Wednesday, July 13, 2011

What's Next?!

Tomorrow I have yet another doctor appointment- yay! I am not getting my hopes up like I have for many of the others. Don't get me wrong, I still have faith that this will end at some point, I just can't keep building myself up on false hopes. When something concrete occurs then I will be hopeful!!!
I can't tell you how tired I am sitting in this house without something productive to do. I am looking at different options but I am afraid. I don't ever want to let someone down or leave my little family without some help. My mind is screaming for something more, but my body fights it every step of the way. I live with so many fears about my future. Many say not to worry about the unknown, but I don't know how not to. I am just trying to relax and breathe.

Fighting Fear

If someone was standing outside looking into my life they may think I have a pretty cushy existence. Amazing family, supportive friends and no responsibilities on a daily basis. That person would be wrong- my life is anything but cushy!!! I used to be independent, secure with who I was, didn't care what people thought of me!!! At times I could actually be somewhat obnoxious with my input (my husband may still feel this way at times). Now though I see myself very different. I have a hard time identifying my self worth. I struggle with worrying what others think and knowing whether I really have the right to an opinion on things now.
I know some may read this an believe that it is not a good idea for me to put this out there for all to see, but I am slowly trying to recapture who I am. I've worked my butt off to complete my education and it disgusts me when people judge me and believe that I would choose this life! I know somewhere in my being that I am still worth what I was when I was out making a name for myself, but it truly does beat one down when they are constantly being asked what they are doing to get better. Don't get me wrong; my family and true friends know the truth. Through my situation I am learning that many of those I called friends are not.
With that being said; should i have to live in fear of not being worth anything? Should a career define me? While I try to work these ideas out, I will just try to breathe.

Friday, July 1, 2011

Why can't the Beast stay home?!

Since november 2010 I have become a hermit, afraid to stray from home. I spend my day fillin it with nothing really getting accomplished. I do this because I feel that I can beat the Beast best on my home turf!!! If I am at home I have an array of weapons to combat the destruction the Beast can bring.
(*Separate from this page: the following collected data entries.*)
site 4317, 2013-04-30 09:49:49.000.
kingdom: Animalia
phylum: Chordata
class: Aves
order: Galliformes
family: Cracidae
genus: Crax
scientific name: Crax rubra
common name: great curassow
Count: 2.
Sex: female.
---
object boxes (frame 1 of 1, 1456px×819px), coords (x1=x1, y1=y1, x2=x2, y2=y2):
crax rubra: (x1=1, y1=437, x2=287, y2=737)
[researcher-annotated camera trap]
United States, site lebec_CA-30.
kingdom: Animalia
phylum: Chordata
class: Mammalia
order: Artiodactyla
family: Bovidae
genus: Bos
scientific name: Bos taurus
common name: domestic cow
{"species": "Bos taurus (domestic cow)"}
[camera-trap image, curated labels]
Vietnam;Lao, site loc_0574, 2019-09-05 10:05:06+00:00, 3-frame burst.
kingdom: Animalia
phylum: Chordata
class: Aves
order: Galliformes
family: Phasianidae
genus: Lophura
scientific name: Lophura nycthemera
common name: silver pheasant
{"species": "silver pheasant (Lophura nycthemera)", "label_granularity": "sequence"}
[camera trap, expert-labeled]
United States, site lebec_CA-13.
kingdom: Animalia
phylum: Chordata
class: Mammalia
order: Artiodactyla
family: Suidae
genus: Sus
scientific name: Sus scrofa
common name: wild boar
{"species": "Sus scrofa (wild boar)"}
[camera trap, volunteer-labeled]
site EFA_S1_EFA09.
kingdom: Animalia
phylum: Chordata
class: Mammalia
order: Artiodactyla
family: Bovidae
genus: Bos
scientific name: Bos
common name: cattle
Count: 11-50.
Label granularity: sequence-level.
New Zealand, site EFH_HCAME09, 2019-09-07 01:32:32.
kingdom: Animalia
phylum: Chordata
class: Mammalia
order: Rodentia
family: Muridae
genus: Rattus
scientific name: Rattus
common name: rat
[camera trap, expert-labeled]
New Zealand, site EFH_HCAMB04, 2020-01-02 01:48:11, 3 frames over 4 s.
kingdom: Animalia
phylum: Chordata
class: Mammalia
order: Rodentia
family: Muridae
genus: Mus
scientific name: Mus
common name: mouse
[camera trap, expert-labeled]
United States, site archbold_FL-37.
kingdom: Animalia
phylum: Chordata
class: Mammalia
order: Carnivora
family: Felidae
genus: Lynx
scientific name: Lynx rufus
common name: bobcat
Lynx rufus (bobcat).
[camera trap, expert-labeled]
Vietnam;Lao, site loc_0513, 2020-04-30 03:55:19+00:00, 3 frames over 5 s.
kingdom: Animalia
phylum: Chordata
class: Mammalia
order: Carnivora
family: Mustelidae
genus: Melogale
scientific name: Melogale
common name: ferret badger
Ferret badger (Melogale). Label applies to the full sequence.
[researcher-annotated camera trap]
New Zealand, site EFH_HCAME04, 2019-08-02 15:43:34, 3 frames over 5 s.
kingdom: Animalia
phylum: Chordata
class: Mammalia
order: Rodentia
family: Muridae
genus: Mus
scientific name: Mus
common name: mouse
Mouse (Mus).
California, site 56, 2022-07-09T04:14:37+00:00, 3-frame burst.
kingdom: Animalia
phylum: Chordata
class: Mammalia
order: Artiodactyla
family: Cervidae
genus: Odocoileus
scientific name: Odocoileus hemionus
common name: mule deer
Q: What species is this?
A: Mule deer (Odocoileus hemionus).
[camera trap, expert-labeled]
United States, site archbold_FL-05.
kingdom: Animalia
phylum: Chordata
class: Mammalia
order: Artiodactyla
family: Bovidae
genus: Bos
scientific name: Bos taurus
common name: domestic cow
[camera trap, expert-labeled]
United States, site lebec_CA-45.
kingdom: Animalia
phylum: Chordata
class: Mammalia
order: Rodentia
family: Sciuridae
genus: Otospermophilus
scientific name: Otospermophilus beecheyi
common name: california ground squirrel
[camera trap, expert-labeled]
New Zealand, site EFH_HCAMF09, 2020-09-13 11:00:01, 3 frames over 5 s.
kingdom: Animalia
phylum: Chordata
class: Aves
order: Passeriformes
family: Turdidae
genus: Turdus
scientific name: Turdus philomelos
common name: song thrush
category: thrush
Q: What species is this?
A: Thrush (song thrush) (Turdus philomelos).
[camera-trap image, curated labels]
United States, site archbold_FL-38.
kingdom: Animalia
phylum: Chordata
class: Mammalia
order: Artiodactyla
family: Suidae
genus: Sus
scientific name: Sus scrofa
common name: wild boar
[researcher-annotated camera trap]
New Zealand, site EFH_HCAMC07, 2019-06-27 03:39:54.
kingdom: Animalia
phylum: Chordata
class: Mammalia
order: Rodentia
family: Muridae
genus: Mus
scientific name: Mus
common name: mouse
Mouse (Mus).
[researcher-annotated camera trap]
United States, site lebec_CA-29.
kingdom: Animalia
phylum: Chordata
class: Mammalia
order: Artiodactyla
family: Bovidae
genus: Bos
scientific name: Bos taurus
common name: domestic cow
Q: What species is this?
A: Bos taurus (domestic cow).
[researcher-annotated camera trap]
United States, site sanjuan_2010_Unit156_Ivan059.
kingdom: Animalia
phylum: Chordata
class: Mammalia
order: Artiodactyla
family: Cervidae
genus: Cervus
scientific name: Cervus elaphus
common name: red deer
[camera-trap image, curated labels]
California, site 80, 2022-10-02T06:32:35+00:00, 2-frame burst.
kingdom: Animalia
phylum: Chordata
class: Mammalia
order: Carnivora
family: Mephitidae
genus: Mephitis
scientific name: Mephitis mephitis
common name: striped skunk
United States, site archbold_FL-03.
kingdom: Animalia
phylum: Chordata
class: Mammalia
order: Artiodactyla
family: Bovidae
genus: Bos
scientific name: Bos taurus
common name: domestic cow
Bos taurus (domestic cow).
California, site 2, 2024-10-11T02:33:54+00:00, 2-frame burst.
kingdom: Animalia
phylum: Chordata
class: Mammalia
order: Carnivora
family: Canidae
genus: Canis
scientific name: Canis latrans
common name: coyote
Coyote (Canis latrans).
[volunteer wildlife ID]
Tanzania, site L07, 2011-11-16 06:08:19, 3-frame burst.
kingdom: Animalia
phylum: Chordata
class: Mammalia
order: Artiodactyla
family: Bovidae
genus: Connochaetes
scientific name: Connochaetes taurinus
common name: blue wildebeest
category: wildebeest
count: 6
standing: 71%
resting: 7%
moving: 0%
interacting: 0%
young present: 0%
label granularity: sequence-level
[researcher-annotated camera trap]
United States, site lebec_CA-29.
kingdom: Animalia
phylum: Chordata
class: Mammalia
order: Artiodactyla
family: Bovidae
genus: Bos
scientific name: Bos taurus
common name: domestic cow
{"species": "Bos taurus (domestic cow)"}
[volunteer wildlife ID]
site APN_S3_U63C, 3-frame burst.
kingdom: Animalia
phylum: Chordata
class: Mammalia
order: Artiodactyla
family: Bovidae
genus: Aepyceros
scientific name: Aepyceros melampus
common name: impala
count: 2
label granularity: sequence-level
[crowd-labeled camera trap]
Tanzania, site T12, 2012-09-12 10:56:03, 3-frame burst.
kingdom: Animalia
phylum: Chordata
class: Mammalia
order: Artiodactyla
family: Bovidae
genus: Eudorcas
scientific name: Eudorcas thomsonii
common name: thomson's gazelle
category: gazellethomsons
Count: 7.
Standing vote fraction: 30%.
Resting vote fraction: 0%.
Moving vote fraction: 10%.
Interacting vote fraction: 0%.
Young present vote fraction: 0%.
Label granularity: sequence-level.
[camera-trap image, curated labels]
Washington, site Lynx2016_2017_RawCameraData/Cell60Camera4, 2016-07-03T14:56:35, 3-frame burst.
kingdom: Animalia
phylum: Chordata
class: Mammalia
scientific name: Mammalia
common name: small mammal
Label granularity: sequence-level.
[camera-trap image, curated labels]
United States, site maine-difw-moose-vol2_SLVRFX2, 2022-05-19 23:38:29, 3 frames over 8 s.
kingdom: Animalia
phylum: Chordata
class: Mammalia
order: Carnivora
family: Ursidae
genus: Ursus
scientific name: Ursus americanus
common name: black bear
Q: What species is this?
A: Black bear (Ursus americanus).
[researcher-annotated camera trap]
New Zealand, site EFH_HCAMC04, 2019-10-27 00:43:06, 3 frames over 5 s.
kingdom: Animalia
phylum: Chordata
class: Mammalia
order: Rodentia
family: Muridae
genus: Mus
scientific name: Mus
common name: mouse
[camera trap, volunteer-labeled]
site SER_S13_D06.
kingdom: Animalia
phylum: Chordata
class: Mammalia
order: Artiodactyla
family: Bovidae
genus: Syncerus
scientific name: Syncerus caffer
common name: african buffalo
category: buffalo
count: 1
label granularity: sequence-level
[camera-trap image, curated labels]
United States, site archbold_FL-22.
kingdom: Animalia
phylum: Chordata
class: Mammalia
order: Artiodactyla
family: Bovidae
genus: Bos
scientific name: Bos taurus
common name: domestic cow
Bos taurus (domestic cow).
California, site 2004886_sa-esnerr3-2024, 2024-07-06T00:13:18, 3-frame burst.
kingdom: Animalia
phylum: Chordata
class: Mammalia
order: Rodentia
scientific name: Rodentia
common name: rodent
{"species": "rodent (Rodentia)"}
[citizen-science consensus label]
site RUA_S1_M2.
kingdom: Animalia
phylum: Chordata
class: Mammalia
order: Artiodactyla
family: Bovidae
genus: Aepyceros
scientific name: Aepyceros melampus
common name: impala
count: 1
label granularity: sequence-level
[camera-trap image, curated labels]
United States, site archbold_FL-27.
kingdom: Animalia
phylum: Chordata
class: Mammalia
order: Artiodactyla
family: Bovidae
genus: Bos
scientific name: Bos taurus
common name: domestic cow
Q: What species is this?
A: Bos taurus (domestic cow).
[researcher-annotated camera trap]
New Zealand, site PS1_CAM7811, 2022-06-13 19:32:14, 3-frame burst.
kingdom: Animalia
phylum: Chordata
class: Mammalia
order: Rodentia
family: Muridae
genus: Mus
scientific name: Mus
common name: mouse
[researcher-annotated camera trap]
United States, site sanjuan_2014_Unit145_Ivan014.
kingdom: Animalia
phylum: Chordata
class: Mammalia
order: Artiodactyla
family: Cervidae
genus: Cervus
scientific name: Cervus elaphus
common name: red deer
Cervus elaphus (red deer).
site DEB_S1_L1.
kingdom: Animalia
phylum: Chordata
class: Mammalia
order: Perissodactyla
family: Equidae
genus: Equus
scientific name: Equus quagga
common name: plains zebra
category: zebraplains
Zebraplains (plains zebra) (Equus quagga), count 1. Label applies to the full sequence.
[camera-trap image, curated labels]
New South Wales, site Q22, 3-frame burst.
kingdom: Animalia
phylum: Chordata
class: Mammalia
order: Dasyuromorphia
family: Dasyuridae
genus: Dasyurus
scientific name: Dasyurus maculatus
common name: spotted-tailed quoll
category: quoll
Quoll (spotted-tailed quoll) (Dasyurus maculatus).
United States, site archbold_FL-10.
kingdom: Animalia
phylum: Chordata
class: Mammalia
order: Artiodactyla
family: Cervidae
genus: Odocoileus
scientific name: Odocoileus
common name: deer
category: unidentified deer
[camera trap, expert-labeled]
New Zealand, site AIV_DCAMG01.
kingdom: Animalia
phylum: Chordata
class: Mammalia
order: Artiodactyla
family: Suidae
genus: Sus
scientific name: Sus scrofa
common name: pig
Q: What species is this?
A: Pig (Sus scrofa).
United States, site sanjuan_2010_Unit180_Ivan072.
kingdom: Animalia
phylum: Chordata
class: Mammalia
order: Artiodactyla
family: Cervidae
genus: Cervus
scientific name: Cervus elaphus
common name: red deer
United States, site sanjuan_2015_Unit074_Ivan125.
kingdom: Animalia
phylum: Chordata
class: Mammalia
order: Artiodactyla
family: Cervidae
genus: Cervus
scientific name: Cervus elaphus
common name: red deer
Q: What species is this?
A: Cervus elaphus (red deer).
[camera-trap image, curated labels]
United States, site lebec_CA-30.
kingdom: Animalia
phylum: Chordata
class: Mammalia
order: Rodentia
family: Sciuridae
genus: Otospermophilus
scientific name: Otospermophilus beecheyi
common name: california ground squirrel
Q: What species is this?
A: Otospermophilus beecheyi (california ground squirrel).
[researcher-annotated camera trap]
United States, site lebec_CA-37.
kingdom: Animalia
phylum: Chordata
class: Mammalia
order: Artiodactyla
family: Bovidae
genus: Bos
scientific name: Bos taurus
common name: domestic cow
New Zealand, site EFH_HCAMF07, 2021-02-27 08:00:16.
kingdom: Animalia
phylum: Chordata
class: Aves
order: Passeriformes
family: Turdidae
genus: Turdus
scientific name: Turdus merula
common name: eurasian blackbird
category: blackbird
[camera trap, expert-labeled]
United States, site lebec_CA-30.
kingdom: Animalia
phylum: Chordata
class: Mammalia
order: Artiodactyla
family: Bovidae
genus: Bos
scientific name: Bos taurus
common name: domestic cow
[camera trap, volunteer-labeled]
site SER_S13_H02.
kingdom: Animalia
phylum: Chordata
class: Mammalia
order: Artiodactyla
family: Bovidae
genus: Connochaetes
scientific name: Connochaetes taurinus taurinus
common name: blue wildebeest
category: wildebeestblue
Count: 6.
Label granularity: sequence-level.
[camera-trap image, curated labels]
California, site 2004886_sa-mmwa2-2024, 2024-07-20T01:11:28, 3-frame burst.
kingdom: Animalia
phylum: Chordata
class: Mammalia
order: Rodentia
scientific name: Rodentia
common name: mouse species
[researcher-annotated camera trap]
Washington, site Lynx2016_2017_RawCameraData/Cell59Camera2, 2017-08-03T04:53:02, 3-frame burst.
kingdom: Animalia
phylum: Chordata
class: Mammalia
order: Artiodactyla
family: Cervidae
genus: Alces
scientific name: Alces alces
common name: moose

Usually medication does very little; so instead I use oxygen, hot showers, ice, rocking, walking around, screaming and even at times banging my head against a wall. All of these are best done alone; definitely NOT in public. I have become very patient and understanding of the Beast. I guess that is why I don't understand why the Beast can't be a bit more understanding of me!
Tonight I ventured out of the house to join my parents and family friends out to dinner. I did not go out drinking or partying, just a quiet dinner. That is why I do not understand why the Beast felt the need to join me. He snuck out and sat right down at the table with me, ending my good time. I guest I just don't understand why the Beast doesn't give me the same consideration I give the Beast. Luckily I was out with family who are more than understanding and supportive. I don't think I will ever understand why the Beast can't stay home. Until the Beast decides to work with me I will have to continue to plan my outtings carefully and just continue to try to breathe.